Currently, there is no data supporting the use of both OFEV and Esbriet at the same time. That does not mean that it might not be useful, just that no one has studied it. As a result, your insurance is not likely to pay for both drugs together. I have not yet been successful in persuading a payer to approve both drugs at once. I hope that over the next few years we are able to study this question to better guide our treatment decisions.
Pulmonary Hypertension and IPF
In many patients with IPF, the pressure in their pulmonary arteries increases. This can lead to increased stress on the right side of the heart. Over time, some patients develop progressive impairment in their right heart function that leads to right heart failure. The treatment of pulmonary hypertension in patients with IPF is a very active area of clinical research. In our practice we have a variety of clinical trials that are ongoing for such patients.
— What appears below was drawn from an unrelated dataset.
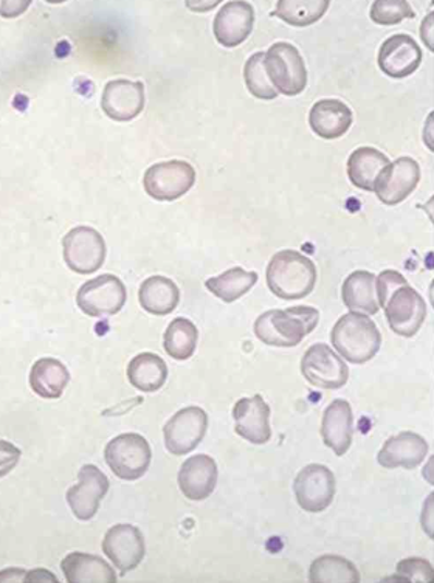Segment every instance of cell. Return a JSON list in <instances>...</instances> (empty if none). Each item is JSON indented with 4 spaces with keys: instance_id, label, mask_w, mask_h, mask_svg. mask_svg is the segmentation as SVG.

In patients that do not qualify for research trials we selectively offer treatment for their pulmonary hypertension.
The majority of clinical research studies now and looking forward will be comparing an experimental medicine to placebo but will allow treatment with either OFEV or Esbriet. It is imperative that patients participate in clinical research studies so that we may make further progress in treating IPF.
In patients that are getting worse, it is important to have an early discussion about lung transplantation as a treatment option. This is not the right path for every patient and even for many patients that might be interested. The evaluation process is rigorous and excludes patients with other advanced medical problems, obesity, inadequate supports and very advanced age. Nonetheless, I still have a frank and open discussion about lung transplantation with all of my patients.
End of Life Planning
In patients that have very advanced disease and are not candidates for lung transplantation, it is appropriate to discuss end of life planning. Although this topic is scary for patients and hard for doctors, an open discussion about this is important and productive. My experience is that patients are often afraid to ask about this topic but are receptive to the discussion when offered in a supportive environment.